QUICK SNAP: LIVE FROM THE TALLINN BLACK NIGHTS FILM FESTIVAL
In his third feature film, Turkish director Can Evrenol moved away from adult horror into partially new territory: children’s horror/fantasy. Peri (Denizhan Akbaba) lives with her father in a house in the woods. She has no mouth, literally. She drinks liquid through her nose and injects solids through a tube attached to her stomach. One day, her uncle Kemal shows uninvited and kills her father and dog. Peri runs into the woods and joins a group of three boys around her age, who call themselves “the Pirates”.
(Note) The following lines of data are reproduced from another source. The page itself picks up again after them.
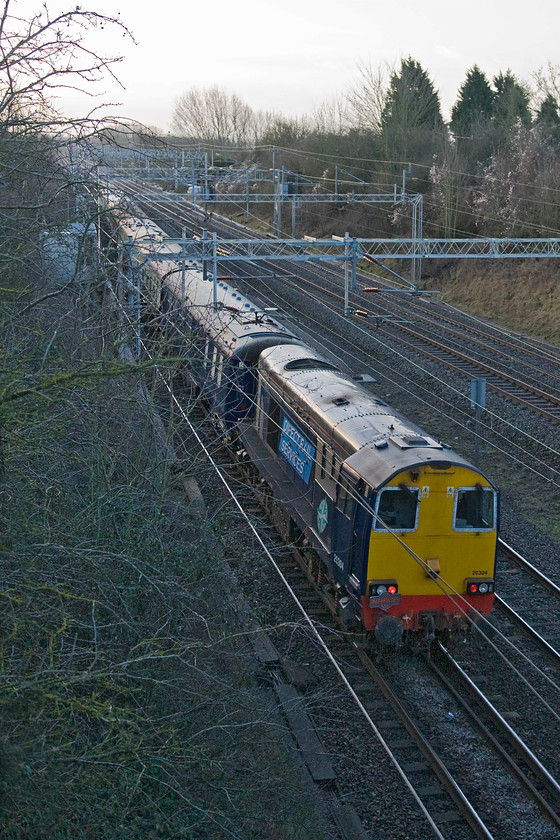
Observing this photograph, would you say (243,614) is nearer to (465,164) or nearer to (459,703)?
(459,703)

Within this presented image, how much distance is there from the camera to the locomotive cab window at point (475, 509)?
28.9ft

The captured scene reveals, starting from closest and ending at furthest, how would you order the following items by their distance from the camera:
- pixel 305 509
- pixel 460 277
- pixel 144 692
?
1. pixel 144 692
2. pixel 305 509
3. pixel 460 277

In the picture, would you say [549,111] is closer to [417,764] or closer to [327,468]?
[327,468]

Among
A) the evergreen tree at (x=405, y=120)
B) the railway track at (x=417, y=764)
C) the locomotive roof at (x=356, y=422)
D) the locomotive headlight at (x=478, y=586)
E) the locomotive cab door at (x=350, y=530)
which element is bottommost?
the railway track at (x=417, y=764)

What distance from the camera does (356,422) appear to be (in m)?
9.93

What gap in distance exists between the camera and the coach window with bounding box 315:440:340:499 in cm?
974

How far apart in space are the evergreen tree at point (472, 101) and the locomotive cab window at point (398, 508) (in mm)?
48110

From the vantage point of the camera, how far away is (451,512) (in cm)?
876

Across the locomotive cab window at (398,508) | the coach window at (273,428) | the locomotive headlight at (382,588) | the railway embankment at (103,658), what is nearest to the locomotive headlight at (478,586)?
the locomotive headlight at (382,588)

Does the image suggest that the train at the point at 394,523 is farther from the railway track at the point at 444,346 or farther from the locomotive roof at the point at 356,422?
the railway track at the point at 444,346

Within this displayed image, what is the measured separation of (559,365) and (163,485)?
58.5ft

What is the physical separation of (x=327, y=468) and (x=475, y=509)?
2.02m

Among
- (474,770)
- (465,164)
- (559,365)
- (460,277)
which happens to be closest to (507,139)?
(465,164)

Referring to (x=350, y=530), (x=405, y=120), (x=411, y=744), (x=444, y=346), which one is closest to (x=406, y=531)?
(x=350, y=530)
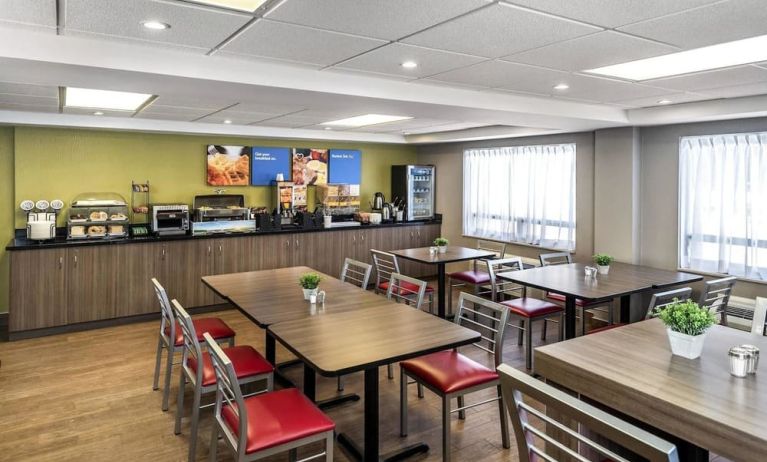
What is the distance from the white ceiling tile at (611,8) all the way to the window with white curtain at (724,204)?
330 centimetres

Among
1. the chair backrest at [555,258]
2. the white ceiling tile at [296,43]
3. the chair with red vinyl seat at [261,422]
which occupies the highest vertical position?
the white ceiling tile at [296,43]

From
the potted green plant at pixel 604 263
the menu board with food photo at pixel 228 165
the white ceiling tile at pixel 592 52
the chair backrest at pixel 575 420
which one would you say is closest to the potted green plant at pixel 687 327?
the chair backrest at pixel 575 420

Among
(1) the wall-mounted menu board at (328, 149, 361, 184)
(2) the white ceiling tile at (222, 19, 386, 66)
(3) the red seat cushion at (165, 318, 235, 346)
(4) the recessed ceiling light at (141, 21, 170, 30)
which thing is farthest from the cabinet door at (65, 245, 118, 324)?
(4) the recessed ceiling light at (141, 21, 170, 30)

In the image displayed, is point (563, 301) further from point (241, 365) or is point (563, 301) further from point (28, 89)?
point (28, 89)

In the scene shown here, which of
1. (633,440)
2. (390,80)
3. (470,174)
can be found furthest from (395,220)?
(633,440)

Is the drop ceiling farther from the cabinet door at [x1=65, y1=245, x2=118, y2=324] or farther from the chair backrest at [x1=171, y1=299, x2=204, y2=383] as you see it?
the cabinet door at [x1=65, y1=245, x2=118, y2=324]

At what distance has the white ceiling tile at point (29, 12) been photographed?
2.12m

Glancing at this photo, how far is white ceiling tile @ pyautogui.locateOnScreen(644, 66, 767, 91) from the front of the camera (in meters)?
3.23

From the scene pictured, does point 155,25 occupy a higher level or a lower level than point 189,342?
higher

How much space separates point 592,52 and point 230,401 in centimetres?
264

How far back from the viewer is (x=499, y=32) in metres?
2.46

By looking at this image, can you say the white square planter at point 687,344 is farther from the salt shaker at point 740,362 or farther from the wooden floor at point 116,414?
the wooden floor at point 116,414

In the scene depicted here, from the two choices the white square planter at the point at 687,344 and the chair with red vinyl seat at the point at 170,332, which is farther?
the chair with red vinyl seat at the point at 170,332

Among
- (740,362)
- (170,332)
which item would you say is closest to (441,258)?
(170,332)
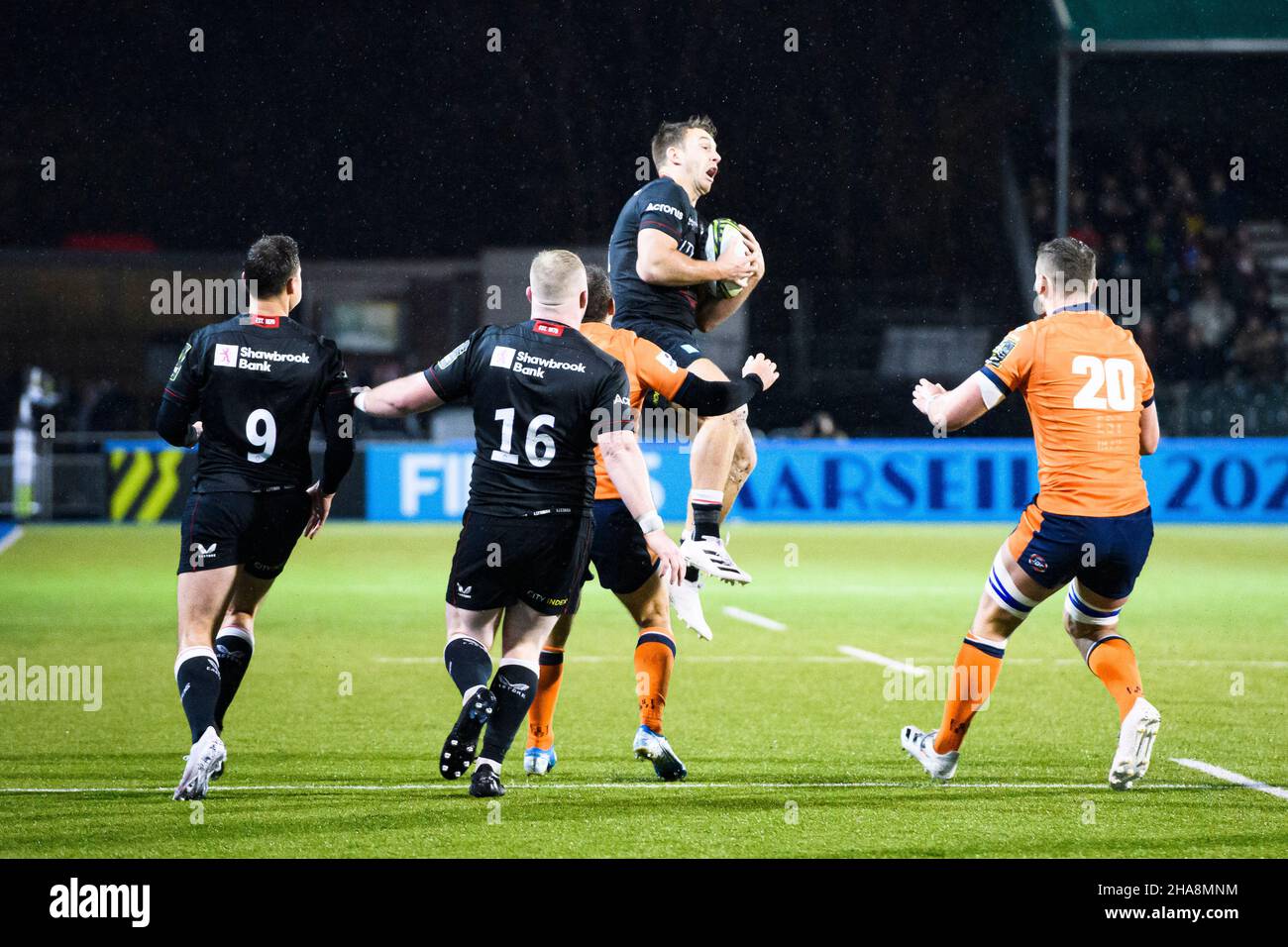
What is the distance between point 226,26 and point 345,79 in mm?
4153

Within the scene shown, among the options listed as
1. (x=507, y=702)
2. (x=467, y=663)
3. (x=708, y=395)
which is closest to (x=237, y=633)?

Kemal works for “the Corporation”, an elusive organisation that’s somehow responsible for the apocalypse that has befallen the region. We never learn the details of what happened, yet we do know that Kemal is intent on killing his niece and the other three boys. The four children were born with deformities. One of boys has no eyes, the other has no ears and third one has no nose. They rely on each other for the senses that they do not possess. For example, the no-eyed boy depends on others for vision. Peri relies on her friends for speech. And so on. The foursome must stick together in order to survive.
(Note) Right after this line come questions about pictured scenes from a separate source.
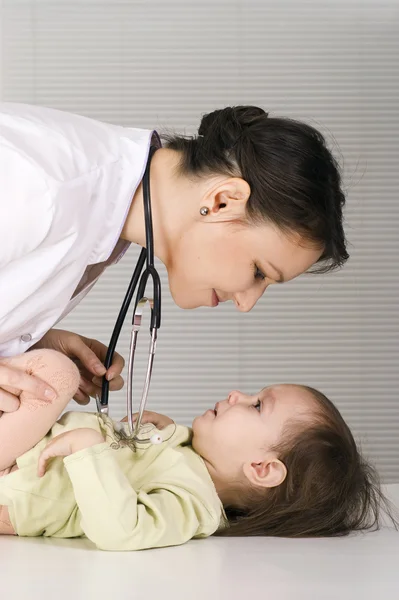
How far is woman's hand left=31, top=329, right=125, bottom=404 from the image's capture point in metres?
1.84

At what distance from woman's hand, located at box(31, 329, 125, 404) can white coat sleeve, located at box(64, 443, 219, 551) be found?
1.16 ft

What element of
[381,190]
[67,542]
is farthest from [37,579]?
[381,190]

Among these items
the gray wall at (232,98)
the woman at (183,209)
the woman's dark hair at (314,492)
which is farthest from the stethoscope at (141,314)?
the gray wall at (232,98)

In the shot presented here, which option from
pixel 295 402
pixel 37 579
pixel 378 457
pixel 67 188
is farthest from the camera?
pixel 378 457

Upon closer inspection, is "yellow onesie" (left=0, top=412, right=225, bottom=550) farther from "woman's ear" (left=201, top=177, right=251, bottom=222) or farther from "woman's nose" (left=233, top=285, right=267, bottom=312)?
"woman's ear" (left=201, top=177, right=251, bottom=222)

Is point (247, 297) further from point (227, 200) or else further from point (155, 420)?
point (155, 420)

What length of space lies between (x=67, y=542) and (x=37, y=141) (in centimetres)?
76

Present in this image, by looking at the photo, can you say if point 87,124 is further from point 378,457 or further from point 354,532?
point 378,457

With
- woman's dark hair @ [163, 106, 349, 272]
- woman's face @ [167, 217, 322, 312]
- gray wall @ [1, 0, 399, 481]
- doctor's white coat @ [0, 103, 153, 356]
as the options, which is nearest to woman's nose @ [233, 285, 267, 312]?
woman's face @ [167, 217, 322, 312]

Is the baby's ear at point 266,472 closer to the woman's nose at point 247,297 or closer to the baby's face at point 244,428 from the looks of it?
the baby's face at point 244,428

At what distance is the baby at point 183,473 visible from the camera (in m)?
1.47

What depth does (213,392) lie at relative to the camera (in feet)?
12.8

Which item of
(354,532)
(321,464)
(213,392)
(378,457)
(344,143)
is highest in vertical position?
(344,143)

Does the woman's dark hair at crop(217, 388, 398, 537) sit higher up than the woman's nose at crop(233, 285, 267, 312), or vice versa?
the woman's nose at crop(233, 285, 267, 312)
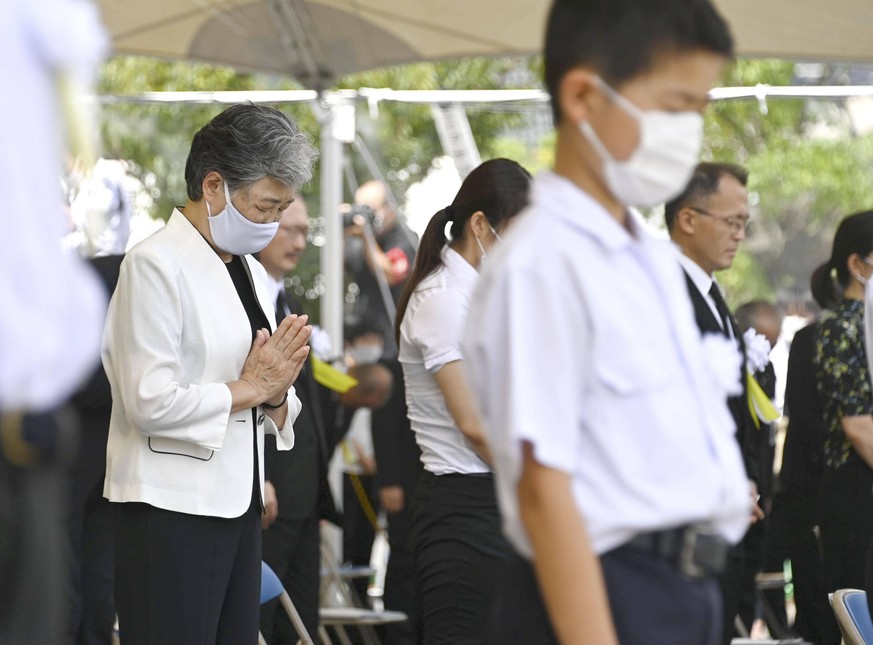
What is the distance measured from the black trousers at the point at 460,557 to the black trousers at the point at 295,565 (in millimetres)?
1461

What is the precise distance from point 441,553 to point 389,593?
2.83 metres

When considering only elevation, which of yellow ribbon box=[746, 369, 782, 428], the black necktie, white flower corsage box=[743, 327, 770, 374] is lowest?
yellow ribbon box=[746, 369, 782, 428]

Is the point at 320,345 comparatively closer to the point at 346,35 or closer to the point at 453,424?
the point at 346,35

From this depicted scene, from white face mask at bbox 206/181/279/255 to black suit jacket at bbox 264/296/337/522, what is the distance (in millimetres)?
1692

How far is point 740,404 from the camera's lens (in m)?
3.53

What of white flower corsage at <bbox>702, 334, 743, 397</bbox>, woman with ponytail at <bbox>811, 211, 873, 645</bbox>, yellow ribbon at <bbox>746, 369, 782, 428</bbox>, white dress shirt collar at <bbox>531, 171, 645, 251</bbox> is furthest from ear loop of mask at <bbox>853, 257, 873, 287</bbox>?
white dress shirt collar at <bbox>531, 171, 645, 251</bbox>

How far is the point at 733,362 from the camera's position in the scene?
191 centimetres

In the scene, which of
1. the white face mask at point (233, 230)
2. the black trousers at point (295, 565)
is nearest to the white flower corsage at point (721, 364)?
the white face mask at point (233, 230)

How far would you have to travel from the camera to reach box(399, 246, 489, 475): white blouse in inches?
135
They come across abandoned buildings and vehicles, in what looks like a civilisation nearing its extinction. They must keep on moving in order to evade Kemal and his thugs, and also in search of food. They enter a large mansion and come across a rifle-toting formidable old lady. Maybe she isn’t as menacing as she seems. Could she become some sort of motherly figure and join them on their crusade against their evil hunters?
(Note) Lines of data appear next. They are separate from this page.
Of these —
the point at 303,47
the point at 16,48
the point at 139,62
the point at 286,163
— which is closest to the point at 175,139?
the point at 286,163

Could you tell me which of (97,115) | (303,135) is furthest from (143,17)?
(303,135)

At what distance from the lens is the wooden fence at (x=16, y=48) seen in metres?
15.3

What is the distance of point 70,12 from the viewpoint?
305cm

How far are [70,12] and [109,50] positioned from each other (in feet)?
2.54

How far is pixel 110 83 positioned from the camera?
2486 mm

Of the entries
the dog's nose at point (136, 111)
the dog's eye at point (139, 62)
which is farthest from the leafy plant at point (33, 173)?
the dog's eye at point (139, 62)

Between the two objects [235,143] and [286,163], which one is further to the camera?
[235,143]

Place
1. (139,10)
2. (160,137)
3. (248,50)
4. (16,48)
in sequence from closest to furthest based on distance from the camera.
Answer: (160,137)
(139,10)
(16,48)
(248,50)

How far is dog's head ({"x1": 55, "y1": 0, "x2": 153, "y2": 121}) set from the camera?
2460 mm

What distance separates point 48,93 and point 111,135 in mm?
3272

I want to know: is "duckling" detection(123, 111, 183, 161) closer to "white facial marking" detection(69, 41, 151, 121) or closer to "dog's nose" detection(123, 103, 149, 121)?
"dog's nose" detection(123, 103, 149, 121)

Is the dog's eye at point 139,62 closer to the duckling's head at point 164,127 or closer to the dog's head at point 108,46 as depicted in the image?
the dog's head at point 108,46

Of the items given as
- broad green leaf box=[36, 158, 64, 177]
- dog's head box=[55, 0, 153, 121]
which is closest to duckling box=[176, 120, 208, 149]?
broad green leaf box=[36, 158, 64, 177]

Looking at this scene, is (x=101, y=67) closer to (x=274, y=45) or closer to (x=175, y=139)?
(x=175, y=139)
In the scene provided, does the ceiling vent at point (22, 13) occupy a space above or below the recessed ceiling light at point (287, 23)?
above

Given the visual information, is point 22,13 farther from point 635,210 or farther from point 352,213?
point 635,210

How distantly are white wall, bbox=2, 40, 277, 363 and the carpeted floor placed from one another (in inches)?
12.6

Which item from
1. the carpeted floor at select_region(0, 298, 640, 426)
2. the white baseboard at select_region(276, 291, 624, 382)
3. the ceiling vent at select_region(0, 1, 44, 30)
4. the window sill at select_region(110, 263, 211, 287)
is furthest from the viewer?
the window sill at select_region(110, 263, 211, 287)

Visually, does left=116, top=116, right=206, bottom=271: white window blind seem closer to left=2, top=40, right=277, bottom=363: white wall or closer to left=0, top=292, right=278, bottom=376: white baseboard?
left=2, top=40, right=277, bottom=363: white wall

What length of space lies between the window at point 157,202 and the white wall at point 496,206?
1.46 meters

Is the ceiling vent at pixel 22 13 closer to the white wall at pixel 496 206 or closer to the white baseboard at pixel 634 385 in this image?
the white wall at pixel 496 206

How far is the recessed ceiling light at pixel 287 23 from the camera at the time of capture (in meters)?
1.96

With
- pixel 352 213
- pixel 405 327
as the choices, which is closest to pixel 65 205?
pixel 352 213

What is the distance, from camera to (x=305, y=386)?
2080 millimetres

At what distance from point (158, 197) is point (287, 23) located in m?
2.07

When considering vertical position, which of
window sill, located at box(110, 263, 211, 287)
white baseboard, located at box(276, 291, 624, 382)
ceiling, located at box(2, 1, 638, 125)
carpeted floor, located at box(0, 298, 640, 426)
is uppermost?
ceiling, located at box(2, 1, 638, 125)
Not all is doom and gloom. There are touching elements of solidarity and an important message of tolerance, reminding children that they must support each other despite their differences. These differences are not a handicap. In fact, they complement each other. And no disability makes you a human being of lesser value.
The Girl with no mouth is indeed constructed as a children’s movie. The Manichæan battle of good versus bad, with a very simplified plot. The didactic message of tolerance and diversity. A child’s adventure: pirate clothes, slingshots and swords. And as such it’s more likely to rivet and enthral little human beings. Those under 12 years of age will likely holler as our four juvenile heroes contend with the malevolent adults attempting to kill them. Grown-ups less so, even if the movie is still enjoyable enough to watch.
Girl with no Mouth has just premiered in Competition at the Tallinn Black Nights Film Festival. A very unusual selection, normally reserved for specialist festivals and festival strands.